La barrera desapareció. Y la gran gema, el corazón de Elythen, se fragmentó.
En cuestión de minutos, la tierra comenzó a secarse. La vida se apagaba a su paso. Asustado, el joven huyó. Nadie logró encontrarlo.
Han pasado casi treinta años desde aquel día.
Elythen, el mundo que alguna vez fue un paraíso, es ahora tierra yerma. La vegetación ha desaparecido. En cada región se construyó un fuerte para almacenar los últimos alimentos, preparándose para lo peor.
Hoy apenas queda nada. Las raciones se reparten con menos frecuencia y en porciones más pequeñas.
Los Elyari ya no son los mismos. La desesperación ha reemplazado a la generosidad. Pero no los culpo. Pasamos de tenerlo todo a no tener casi nada. Todo por culpa de un ser sin magia, de un traidor cuya sombra aún nos persigue.

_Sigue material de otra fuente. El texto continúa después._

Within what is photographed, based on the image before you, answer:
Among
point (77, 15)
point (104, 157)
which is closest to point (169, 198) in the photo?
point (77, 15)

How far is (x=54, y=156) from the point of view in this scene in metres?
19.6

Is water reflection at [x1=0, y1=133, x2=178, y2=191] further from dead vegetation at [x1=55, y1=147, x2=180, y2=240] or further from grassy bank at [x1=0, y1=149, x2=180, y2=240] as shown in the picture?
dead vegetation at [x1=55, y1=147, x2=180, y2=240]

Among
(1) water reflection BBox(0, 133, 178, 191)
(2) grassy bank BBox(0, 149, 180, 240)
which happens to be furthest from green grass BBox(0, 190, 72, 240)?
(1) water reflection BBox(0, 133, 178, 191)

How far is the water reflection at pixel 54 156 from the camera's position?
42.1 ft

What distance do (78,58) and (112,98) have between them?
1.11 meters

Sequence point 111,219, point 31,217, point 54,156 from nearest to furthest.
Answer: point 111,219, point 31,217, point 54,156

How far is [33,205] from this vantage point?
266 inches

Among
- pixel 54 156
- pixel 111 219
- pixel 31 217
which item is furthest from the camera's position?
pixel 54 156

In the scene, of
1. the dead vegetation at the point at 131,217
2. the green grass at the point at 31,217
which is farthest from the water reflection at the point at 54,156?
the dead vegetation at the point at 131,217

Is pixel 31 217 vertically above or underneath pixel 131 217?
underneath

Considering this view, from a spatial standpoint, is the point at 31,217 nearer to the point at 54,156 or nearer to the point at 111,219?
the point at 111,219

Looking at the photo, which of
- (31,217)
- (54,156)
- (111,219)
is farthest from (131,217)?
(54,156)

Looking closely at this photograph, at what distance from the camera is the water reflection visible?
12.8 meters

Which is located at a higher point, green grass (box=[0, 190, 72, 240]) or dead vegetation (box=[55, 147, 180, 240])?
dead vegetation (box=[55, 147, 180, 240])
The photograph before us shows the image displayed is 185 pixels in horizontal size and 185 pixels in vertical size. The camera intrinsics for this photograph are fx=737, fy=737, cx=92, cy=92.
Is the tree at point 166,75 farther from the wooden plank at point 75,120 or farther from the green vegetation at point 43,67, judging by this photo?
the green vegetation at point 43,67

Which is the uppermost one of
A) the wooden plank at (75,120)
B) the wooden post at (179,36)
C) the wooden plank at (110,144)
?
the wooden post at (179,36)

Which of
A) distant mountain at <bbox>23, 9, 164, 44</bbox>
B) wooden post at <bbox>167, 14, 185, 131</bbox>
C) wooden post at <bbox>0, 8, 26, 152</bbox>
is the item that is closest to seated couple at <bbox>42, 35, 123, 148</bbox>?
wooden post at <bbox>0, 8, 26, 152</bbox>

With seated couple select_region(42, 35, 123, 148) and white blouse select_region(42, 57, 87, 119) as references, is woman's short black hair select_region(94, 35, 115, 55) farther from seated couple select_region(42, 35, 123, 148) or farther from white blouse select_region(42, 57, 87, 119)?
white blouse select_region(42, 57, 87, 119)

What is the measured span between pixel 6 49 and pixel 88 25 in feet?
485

Tal vez confiamos demasiado en la fortaleza de Elythen. Nunca pensamos que algo pudiera dañarla. Nunca formamos un ejército. No creímos necesario defendernos.
Ahora todo ha cambiado.
En cada región, los Elyari han comenzado a organizarse, a entrenar, a defenderse sin depender de la magia perdida. Temen el regreso del Antimago. Y eso, en parte, también me asusta.
La tensión crece. Y temo que estemos a las puertas de una guerra por la supervivencia.
Las divisiones que nunca existieron han comenzado a formarse. Lo que antes era uno, unido y armonioso, se dividió en siete. Y, en homenaje a sus auras, fueron denominadas:
Aurealis, región del aura blanca.
Umbralia, del aura negra.
Saphyria, del aura azul.
Crimvayl, del aura roja.
Virendha, del aura verde.
Rosaneth, del aura rosa.
Y Morithen, región del aura morada, donde vivo.
La única Elyari a quien todos respetan, la única que no ha tomado partido, es nuestra Auriarca: Elgara, quien habita el Castillo Plateado, un edificio alto y resplandeciente como su nombre indica, con destellos lilas y un tejado que se eleva al cielo para curvarse en una punta retorcida hacia abajo.
Ella aún puede comunicarse con Elythen, aunque el alma del mundo está ahora débil y casi en silencio.
Esa conexión es nuestra última esperanza.